▶ _Your objective_
Pick out every line in the records below that contains the word "agal", and copy each such line in full.

▶ _Exercise materials_
============================================================

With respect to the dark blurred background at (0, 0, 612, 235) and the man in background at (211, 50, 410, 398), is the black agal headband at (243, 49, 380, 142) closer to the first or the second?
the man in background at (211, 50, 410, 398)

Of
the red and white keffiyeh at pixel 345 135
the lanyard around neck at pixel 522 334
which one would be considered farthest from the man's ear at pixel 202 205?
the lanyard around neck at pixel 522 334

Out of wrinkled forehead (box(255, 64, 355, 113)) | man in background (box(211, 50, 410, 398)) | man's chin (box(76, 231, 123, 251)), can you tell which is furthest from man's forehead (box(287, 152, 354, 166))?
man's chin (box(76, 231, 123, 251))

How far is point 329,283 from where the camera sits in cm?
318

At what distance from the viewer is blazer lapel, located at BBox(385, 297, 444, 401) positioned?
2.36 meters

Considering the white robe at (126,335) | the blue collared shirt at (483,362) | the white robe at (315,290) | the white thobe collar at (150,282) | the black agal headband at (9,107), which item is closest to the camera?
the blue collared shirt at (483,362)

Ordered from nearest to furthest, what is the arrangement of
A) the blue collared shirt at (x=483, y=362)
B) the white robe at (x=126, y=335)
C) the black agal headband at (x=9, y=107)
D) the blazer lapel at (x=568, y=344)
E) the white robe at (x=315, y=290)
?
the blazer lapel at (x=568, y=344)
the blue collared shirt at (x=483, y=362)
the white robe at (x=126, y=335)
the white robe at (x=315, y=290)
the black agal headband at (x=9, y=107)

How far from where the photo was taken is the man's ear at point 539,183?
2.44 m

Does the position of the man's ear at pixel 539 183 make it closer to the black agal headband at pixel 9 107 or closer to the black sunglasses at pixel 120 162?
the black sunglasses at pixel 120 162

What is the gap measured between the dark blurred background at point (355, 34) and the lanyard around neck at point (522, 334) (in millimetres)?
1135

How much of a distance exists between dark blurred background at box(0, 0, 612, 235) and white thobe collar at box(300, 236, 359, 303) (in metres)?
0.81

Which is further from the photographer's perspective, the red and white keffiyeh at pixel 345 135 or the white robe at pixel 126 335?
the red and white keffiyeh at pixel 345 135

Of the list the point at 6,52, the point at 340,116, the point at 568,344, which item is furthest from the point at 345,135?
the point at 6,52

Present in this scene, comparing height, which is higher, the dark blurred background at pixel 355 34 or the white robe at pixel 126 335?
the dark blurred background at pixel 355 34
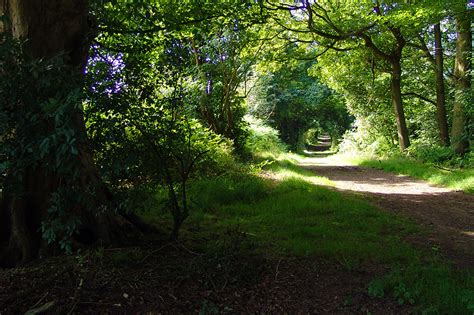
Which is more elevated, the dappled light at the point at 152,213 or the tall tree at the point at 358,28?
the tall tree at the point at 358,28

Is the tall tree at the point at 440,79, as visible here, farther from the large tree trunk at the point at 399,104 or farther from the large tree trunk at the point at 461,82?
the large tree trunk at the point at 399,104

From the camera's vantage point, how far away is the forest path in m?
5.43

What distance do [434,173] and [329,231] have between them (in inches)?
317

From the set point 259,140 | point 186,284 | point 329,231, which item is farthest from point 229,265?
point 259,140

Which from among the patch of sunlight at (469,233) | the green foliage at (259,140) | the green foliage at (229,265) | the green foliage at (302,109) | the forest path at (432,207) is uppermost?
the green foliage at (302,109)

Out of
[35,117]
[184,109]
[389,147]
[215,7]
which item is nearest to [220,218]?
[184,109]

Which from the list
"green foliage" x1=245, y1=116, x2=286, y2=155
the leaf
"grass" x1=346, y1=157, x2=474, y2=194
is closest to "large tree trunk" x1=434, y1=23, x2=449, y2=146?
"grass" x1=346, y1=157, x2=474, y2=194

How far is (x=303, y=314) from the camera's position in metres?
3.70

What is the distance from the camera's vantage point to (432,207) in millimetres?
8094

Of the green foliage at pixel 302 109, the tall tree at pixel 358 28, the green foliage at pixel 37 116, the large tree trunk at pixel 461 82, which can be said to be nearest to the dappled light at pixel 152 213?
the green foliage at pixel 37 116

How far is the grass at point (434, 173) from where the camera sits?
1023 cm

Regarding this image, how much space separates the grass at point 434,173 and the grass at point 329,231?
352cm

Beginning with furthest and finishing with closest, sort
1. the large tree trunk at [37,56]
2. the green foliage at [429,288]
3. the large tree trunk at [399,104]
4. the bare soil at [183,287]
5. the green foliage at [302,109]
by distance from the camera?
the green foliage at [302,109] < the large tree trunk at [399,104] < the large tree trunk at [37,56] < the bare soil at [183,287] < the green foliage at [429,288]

============================================================

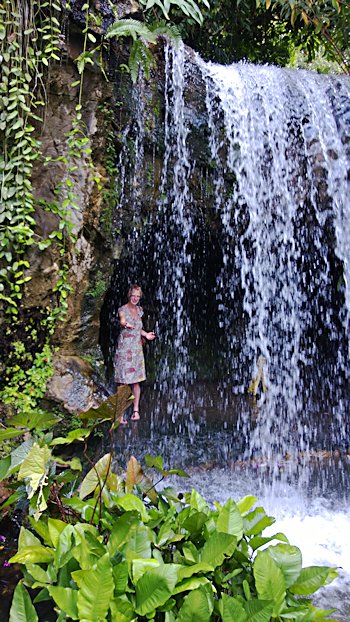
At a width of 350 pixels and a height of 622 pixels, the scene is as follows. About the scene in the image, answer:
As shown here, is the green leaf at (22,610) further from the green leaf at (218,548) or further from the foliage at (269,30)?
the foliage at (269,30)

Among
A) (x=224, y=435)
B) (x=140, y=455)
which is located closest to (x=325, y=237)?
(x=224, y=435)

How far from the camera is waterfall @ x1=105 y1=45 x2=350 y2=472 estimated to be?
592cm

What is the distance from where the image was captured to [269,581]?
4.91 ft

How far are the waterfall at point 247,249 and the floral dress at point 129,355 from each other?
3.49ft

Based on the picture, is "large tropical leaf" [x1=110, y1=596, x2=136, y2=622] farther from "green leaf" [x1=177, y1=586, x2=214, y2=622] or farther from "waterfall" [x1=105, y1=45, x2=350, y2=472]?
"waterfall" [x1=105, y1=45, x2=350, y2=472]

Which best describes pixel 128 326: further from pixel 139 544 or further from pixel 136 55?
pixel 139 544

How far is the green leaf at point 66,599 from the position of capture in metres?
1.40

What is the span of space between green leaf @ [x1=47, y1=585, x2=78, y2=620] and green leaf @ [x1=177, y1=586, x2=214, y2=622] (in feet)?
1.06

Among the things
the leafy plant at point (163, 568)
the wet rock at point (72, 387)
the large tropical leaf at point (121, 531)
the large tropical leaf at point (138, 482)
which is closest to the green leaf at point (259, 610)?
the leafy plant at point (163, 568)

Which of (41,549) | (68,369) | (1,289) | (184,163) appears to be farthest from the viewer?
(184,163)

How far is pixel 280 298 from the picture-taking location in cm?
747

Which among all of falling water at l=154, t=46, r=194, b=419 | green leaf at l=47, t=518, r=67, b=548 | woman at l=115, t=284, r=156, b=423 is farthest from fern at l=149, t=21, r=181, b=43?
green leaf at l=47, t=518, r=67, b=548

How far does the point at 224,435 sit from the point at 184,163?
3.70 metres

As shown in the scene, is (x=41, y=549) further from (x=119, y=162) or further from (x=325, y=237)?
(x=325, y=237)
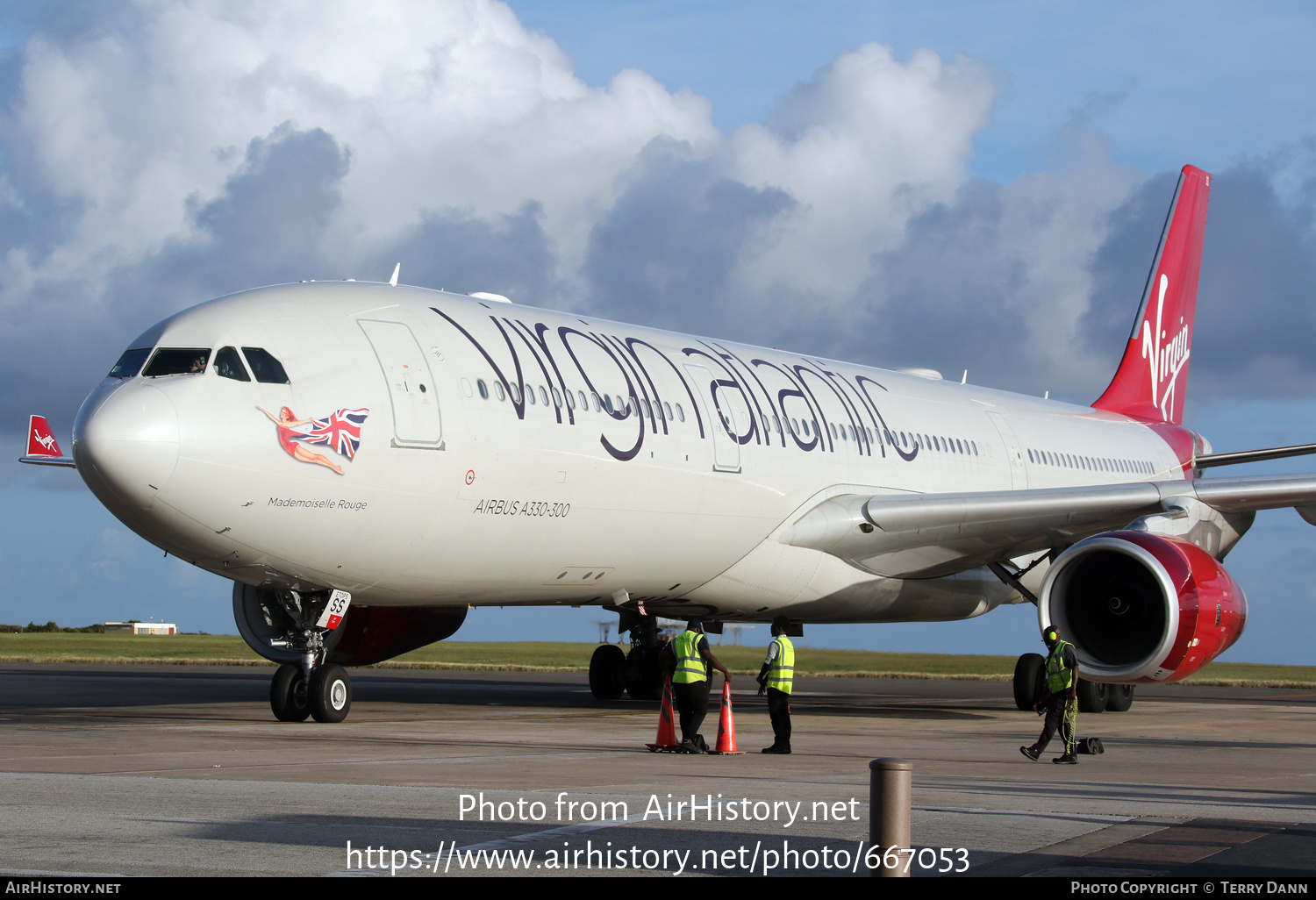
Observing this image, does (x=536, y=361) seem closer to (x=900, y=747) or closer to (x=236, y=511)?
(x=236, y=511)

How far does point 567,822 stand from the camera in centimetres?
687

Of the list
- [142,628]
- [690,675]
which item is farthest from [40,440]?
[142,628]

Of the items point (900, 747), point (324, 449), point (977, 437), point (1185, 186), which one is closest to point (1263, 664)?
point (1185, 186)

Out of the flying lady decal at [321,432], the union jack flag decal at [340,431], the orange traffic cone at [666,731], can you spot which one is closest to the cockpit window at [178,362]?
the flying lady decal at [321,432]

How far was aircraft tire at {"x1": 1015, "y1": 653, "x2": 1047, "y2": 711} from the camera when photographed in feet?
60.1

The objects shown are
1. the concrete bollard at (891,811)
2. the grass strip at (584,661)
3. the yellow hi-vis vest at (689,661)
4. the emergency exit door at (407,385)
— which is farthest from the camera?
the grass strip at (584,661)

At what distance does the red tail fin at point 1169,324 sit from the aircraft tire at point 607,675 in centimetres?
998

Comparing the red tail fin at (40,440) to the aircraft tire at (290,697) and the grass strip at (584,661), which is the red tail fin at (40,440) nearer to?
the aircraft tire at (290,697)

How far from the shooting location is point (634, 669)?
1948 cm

============================================================

▶ _Result for this task_
With respect to the dark blurred background at (0, 0, 612, 235) and the man in background at (211, 50, 410, 398), is the black agal headband at (243, 49, 380, 142) closer to the first or the second?
Considering the white robe at (126,335) | the blue collared shirt at (483,362) | the white robe at (315,290) | the white thobe collar at (150,282) | the black agal headband at (9,107), which item is closest to the camera?
C) the black agal headband at (x=9, y=107)
the black agal headband at (x=9, y=107)
Does the position of the man's ear at pixel 539 183 make it closer to the black agal headband at pixel 9 107 or closer to the black sunglasses at pixel 120 162?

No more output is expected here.